◆ Exercise directions
Each line in the data holding "annotators" should be listed.

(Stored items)

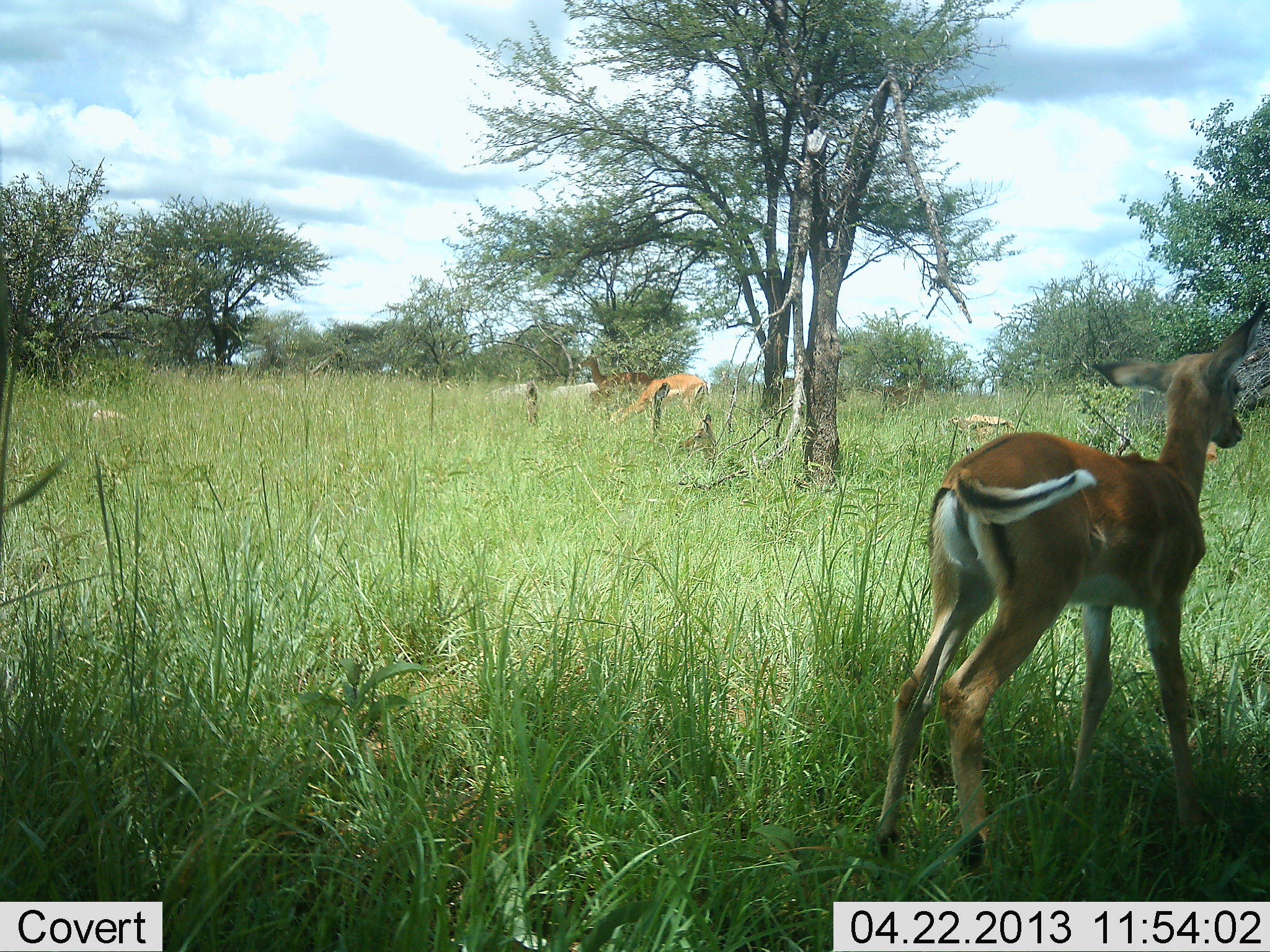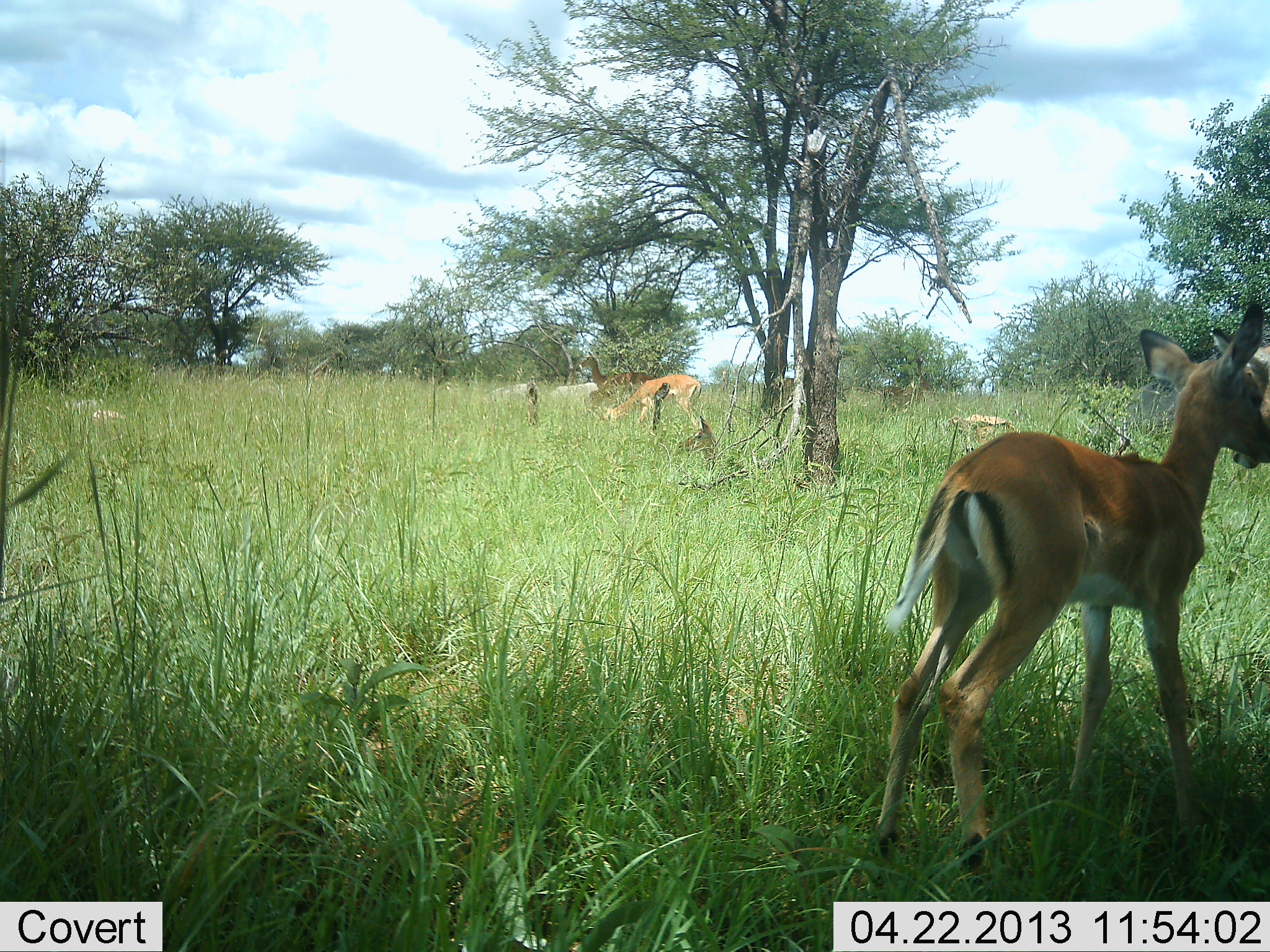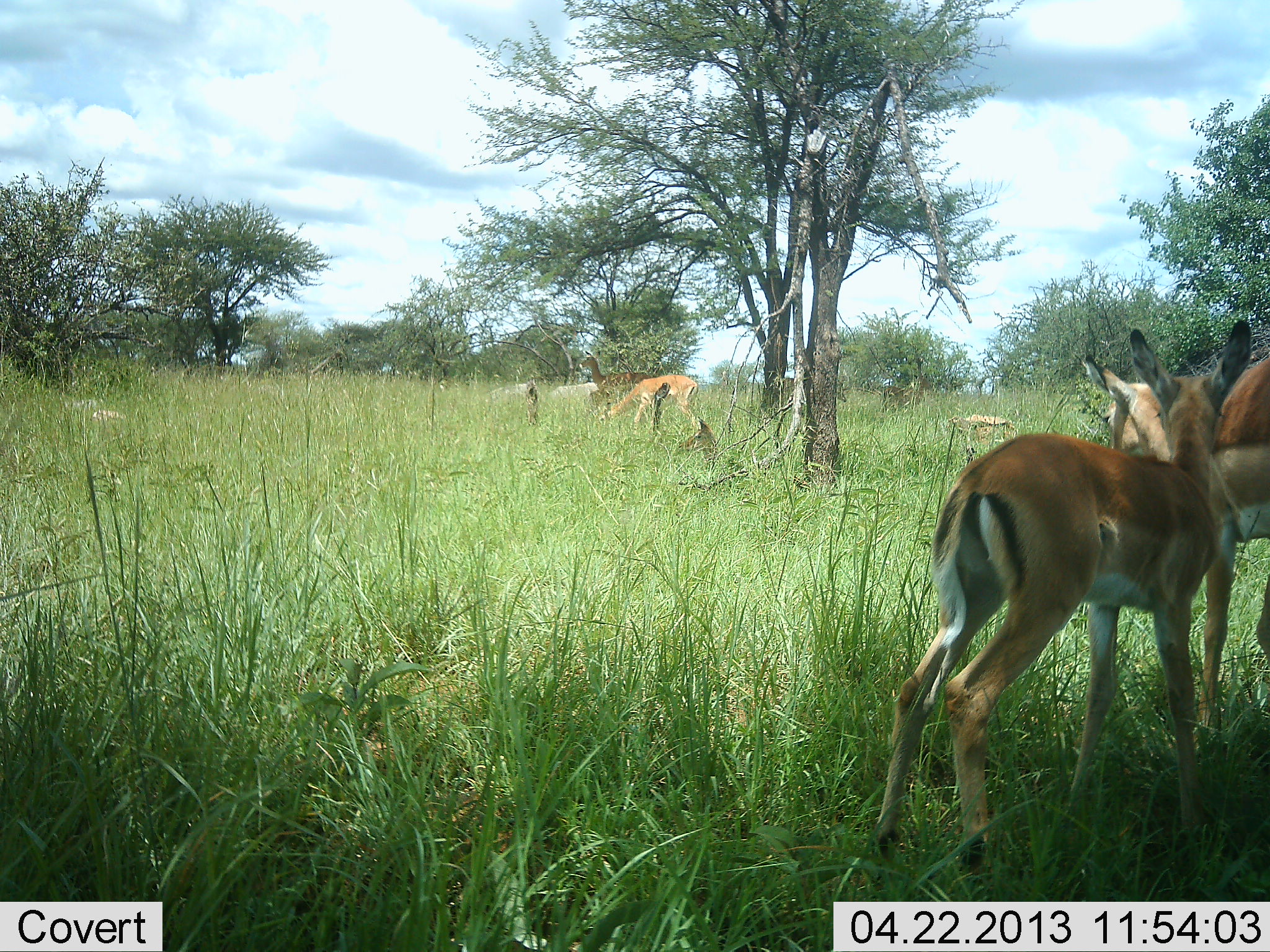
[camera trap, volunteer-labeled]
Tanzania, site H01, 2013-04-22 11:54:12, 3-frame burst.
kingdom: Animalia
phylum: Chordata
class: Mammalia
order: Artiodactyla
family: Bovidae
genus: Aepyceros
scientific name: Aepyceros melampus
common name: impala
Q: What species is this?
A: Impala (Aepyceros melampus).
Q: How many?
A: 4.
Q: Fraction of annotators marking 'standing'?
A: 88%.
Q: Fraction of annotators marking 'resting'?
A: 25%.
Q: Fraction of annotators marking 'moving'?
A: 38%.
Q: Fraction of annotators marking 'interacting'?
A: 0%.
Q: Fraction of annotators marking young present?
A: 75%.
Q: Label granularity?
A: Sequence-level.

◆ Answer space
Q: Fraction of annotators marking 'standing'?
Q: Fraction of annotators marking 'resting'?
Q: Fraction of annotators marking 'moving'?
Q: Fraction of annotators marking 'interacting'?
Q: Fraction of annotators marking young present?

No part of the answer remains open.